Theoretically, the one-time pad scheme is unbreakable under any cryptanalysis (as long as the key is uniformly chosen every time). When the key is reused, the resulting scheme is sometimes called a two-time pad and it is vulnerable to frequency analysis or other kinds of heuristic attacks. Notice that an adversary who obtains \(c = k \oplus m\) and \(c' = k \oplus m'\) can compute \[c \oplus c' = (k \oplus m) \oplus (k \oplus m') = m \oplus m' \] which is the bitwise exclusive-or of the two messages.
Theorem 2.3. One-time pad does not yield indistinguishable multiple encryptions in the presence of an eavesdropper.
Proof. In a multiple-message eavesdropping experiment \(\mathsf{PrivK}^\mathsf{mult}\) where a random bit \(b\) is chosen, consider the following polynomial-time adversary \(\mathcal{A}\):
- \(\mathcal{A}\) outputs \(\vec{M}_0 = (m_{0,1}, m_{0,2}) = (\{0\}^\ell, \{0\}^\ell)\) and \(\vec{M}_1 = (m_{1,1}, m_{1,2}) = (\{0\}^\ell, \{1\}^\ell)\).
- \(\mathcal{A}\) receives \(\vec{C} = (c_1, c_2)\) which contains two ciphertexts.
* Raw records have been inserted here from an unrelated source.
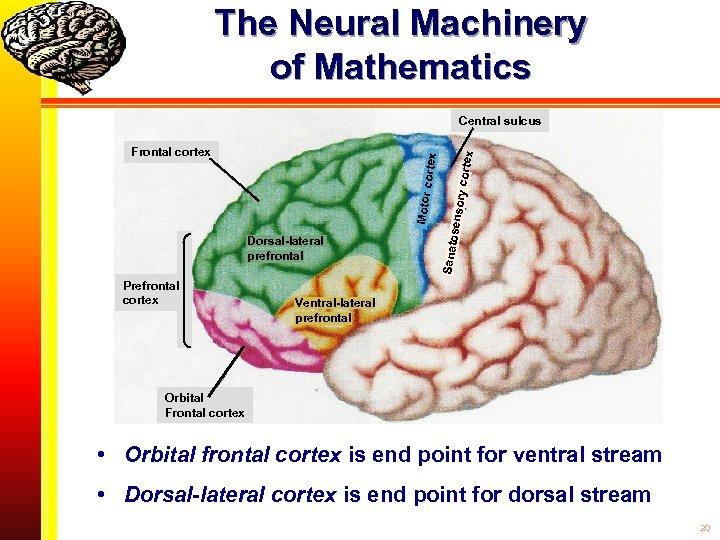 The Neural Machinery of Mathematics Prefrontal cortex ry cort senso Dorsal-lateral prefrontal Sanato Motor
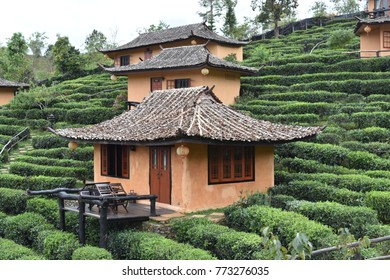 House in the Tea Plantation. Chinese village of Yunnan in the north of Thailand Ban Rak Thai is built on the farm. Green is beautiful in nature.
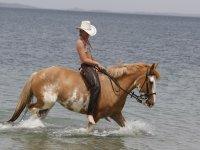 Emozioni a cavallo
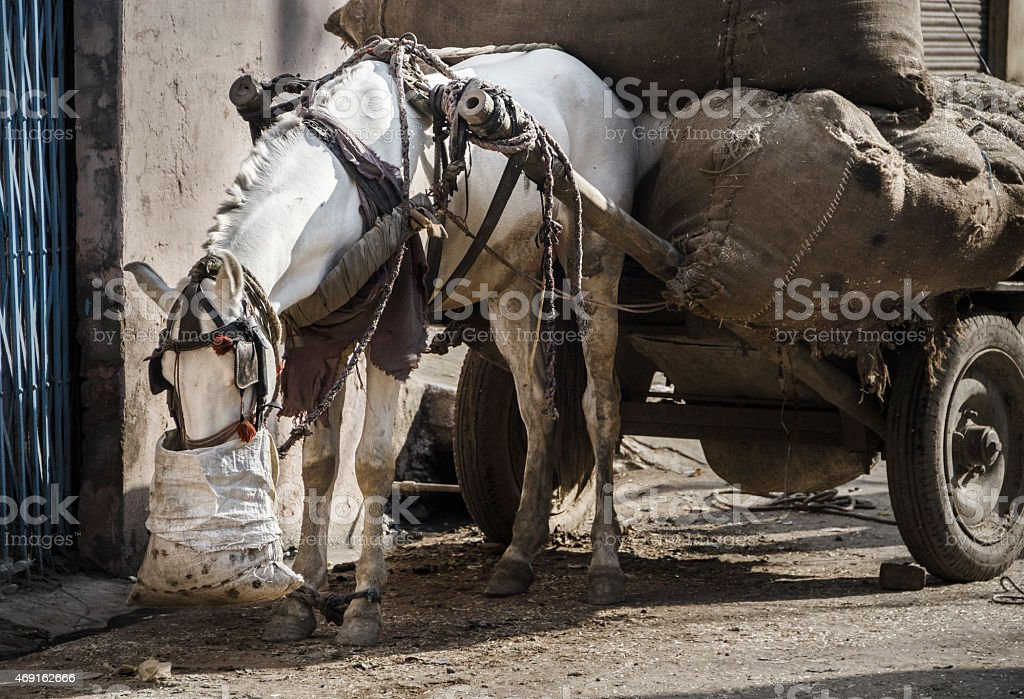 Eating horse on rural street stock photo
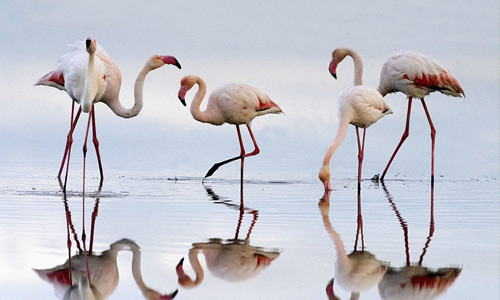 Flamingo free birds wallpapers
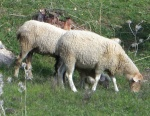 Three sheep ...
- If \(c_1 = c_2\), \(\mathcal{A}\) outputs \(b' = 0\).
- Otherwise, \(\mathcal{A}\) outputs \(b' = 1\).
Let \(k\) be the reused key. It is known that \(k \oplus m_{0,1} = k \oplus m_{0,2}\) and \(k \oplus m_{1,1} \neq k \oplus m_{1,2}\). Clearly, \(c_1 = c_2\) if and only if \(b=0\), otherwise \(b=1\). Therefore, the adversary \(\mathcal{A}\) will output \(b'=b\) correctly with probability \(1\).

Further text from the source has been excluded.